David Gauthier’s Moral Philosophy
Another contemporary philosopher who follows in the tradition of Hobbes is David Gauthier of the University of Pittsburgh. In his influential text, Morals By Agreement, he argues that voluntary compliance with moral rules, even in the absence of enforcement, is in one’s rational self-interest. Specifically, he contends that one should become a constrained maximizer, a person disposed to cooperate with others on the condition that they expect others to cooperate. We can all do better by voluntarily cooperating, considering the cost of establishing and maintaining enforcement agencies.
Like Harman, Gauthier contends that bargaining may resolve contract disputes, and he advances an entire bargaining theory to support this claim. Unlike Hobbes and Harman, Gauthier’s moral theory depends less heavily on self-interest. If morality and self-interest coincide, Gauthier claims, then morality would be easy; we would just follow our interests. But this seems to be mistaken since morality and self-interest often conflict. Gauthier believes that morality calls upon us, at least sometime, to constrain ourselves from self-interested pursuits. On the other hand, he admits, if morality is not self-interested then you have no reason to be moral. It is from this paradox that morality derives.
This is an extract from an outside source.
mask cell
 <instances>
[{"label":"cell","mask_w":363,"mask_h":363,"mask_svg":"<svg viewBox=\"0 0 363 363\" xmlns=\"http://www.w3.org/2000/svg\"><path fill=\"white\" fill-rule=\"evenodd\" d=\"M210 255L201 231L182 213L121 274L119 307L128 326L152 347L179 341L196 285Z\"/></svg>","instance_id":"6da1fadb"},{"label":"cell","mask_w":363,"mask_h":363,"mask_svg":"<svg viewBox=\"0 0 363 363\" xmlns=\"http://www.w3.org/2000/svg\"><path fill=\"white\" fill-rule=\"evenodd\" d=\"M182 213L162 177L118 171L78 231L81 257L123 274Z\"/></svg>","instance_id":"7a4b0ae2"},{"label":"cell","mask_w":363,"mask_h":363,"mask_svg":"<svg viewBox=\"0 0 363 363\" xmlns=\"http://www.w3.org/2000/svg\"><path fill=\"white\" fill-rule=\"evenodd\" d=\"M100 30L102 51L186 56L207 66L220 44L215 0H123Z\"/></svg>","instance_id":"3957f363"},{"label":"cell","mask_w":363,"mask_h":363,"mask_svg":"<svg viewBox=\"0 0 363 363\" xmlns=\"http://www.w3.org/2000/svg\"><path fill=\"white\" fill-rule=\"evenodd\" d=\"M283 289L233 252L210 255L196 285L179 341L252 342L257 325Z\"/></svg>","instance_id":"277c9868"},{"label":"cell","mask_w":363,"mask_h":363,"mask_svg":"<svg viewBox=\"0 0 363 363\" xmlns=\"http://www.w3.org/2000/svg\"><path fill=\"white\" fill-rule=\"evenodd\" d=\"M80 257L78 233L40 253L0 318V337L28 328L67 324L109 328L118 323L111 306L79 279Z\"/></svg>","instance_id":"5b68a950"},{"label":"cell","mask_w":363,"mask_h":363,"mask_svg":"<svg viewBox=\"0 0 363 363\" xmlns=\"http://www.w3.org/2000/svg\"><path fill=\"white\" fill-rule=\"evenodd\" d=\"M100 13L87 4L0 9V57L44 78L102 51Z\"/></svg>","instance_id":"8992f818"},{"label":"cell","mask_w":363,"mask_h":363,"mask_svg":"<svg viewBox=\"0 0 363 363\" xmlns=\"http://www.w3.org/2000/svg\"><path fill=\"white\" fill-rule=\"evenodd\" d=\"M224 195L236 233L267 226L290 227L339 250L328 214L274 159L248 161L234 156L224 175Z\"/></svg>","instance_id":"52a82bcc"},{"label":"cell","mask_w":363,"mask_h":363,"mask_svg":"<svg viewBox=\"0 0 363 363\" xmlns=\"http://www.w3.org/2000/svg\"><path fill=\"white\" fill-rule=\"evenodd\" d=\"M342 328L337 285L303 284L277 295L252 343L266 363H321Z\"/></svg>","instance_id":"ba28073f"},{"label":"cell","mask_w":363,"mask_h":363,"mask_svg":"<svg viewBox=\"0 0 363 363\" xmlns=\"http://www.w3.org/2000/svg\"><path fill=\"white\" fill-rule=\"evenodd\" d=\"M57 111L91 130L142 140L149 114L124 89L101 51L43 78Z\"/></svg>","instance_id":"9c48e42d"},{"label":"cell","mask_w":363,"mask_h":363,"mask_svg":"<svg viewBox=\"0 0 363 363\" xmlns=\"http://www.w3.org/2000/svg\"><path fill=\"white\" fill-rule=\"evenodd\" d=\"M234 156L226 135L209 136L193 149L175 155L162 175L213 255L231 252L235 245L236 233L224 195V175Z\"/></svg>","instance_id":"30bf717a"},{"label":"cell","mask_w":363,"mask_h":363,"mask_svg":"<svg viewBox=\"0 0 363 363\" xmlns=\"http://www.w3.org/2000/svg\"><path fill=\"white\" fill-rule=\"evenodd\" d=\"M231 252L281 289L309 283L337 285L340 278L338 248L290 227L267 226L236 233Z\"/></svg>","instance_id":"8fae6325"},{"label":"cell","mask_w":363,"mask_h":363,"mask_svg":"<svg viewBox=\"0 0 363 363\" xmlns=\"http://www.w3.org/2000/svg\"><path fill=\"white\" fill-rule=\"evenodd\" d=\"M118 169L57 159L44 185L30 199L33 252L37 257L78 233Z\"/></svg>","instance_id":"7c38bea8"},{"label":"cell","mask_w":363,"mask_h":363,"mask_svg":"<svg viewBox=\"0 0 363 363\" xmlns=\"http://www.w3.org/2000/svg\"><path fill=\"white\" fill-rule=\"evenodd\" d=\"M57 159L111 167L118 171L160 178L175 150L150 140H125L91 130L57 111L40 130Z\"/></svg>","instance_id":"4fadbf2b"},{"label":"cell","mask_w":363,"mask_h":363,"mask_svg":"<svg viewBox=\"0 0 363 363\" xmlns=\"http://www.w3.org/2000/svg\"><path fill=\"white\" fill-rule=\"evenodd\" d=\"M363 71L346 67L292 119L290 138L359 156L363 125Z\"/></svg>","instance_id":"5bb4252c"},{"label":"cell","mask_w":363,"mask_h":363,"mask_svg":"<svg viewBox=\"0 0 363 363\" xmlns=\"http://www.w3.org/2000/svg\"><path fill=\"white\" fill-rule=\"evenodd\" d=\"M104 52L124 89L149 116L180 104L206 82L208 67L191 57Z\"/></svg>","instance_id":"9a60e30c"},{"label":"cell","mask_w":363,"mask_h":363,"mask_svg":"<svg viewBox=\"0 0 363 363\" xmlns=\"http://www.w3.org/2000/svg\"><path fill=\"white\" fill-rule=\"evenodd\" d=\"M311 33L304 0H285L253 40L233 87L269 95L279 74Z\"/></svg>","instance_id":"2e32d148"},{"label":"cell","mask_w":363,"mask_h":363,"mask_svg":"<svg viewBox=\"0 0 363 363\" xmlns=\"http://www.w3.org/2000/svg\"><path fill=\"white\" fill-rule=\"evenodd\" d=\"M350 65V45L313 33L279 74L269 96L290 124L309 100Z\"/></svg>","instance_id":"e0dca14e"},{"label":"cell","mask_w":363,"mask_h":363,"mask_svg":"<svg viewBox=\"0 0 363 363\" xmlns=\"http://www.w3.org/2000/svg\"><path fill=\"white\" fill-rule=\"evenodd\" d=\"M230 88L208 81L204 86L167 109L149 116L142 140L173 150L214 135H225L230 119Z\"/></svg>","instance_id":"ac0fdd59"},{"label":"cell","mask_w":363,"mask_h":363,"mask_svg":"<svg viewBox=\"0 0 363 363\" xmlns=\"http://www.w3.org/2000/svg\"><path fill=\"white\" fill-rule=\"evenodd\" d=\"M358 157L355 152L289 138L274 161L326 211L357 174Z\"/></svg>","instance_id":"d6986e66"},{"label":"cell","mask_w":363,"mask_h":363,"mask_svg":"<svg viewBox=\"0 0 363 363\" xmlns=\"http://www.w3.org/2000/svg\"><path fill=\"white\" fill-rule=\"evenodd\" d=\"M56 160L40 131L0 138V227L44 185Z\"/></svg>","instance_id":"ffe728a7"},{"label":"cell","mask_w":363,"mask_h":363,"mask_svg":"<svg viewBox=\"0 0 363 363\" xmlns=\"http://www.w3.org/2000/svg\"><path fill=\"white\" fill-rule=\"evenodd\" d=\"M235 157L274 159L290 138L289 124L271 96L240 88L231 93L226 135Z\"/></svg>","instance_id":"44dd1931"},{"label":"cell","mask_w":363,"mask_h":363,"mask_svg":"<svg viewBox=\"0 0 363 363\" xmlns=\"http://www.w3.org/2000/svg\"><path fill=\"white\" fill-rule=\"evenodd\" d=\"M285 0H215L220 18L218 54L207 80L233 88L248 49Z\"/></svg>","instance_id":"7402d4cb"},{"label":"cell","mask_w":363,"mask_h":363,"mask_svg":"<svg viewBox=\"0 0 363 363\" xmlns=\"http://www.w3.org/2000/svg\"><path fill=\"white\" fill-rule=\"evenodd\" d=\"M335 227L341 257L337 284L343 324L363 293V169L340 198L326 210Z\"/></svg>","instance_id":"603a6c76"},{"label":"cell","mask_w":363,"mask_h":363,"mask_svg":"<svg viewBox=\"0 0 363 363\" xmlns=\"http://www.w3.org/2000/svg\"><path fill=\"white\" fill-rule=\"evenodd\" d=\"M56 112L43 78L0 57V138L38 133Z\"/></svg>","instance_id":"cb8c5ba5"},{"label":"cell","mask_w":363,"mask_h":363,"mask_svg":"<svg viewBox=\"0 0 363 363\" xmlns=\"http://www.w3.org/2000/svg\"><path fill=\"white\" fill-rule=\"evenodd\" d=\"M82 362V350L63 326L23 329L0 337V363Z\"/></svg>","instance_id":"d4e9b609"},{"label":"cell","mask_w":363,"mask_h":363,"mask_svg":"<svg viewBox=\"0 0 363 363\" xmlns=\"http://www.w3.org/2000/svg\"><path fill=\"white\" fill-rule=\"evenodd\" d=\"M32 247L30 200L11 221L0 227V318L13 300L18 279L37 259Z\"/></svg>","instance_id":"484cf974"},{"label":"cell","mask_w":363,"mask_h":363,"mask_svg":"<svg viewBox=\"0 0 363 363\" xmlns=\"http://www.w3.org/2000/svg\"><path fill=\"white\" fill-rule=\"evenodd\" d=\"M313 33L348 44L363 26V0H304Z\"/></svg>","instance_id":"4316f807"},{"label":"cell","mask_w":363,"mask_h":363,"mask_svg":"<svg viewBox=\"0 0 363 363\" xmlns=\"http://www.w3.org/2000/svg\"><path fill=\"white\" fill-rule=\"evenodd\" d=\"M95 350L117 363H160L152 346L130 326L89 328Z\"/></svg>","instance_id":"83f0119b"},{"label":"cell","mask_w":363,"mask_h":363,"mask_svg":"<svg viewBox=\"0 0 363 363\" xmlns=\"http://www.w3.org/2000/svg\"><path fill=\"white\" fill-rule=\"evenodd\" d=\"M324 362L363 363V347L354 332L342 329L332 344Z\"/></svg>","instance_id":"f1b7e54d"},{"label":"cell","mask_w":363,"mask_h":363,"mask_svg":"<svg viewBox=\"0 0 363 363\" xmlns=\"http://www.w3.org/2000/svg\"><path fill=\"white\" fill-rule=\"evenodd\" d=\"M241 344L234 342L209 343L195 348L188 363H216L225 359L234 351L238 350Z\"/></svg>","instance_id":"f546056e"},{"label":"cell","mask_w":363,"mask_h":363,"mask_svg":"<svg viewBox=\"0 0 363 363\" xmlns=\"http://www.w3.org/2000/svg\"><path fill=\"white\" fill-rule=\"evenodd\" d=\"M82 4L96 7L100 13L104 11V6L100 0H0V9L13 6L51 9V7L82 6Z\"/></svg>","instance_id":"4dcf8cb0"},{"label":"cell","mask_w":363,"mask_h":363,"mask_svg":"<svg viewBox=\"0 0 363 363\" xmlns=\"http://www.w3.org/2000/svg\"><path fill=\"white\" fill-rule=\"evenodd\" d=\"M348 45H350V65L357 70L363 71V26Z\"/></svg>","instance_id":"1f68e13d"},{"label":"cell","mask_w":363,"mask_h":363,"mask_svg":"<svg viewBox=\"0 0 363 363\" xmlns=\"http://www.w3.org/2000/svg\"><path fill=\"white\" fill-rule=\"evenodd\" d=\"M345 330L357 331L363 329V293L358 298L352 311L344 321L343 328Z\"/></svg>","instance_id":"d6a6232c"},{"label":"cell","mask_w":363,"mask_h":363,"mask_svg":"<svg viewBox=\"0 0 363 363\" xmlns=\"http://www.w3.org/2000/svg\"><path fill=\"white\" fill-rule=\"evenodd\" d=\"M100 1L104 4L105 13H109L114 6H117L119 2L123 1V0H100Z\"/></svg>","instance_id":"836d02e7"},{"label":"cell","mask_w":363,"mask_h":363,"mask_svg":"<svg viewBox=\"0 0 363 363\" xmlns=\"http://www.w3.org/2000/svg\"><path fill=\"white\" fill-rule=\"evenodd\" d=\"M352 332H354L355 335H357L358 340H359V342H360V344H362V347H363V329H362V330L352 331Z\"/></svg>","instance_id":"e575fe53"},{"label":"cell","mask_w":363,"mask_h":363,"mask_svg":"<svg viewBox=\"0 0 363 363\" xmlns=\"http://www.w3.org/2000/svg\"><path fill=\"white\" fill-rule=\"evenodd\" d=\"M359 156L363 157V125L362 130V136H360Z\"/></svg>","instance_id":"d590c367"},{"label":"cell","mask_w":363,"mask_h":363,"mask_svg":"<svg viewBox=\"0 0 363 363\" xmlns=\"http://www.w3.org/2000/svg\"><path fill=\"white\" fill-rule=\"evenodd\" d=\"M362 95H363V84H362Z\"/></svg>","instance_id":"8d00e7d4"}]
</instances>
What Gauthier has in mind echoes Hobbes. We must constrain ourselves to be moral, but because constraint allows us to live peacefully, it is ultimately self-interested. In the end, Gauthier agrees with both Harman and Hobbes that morality is grounded in self-interest and that moral constraint is the price we pay for a civilized society. But how exactly does Gauthier say that self-interest leads to morality?
Gauthier’s Theory of Rationality
Gauthier develops his theory of morality as part of a theory of rational choice; in essence, morality is both self-interested and rational. We might begin by considering the conception of rationality central to his theory. For Gauthier, practical reason is strictly instrumental. This is sometimes called the maximizing notion of rationality. Accordingly, to be rational is to be disposed to act in a way that maximizes the satisfaction of one’s interests, interests here are understood as one’s considered, but nonetheless, subjectively determined preferences. On this conception of rationality, one’s preferential interests need not be exclusively in the self, but preferential interests of the self, which may include interest in others.
The notion of rationality used here derives from that employed by economists in the classical tradition. The individual is the ultimate unit of analysis in this tradition. Individuals are assumed to make choices on the basis of their preferences and beliefs about the world. The choice is rational in this sense when it is consistent with those beliefs and preferences. Effects of human action and interaction are then explained as the intended or unintended outcomes of the individual choices producing them. As we will see, the effect of choices that are economical and, hence, individually rational may be nonetheless collectively harmful but at the same time avoidable. In a nutshell, to avoid collectively harmful outcomes, we must adopt what Gauthier calls “morals by agreement,” those principles we can all agree to for our mutual benefit. This is the essence of morality.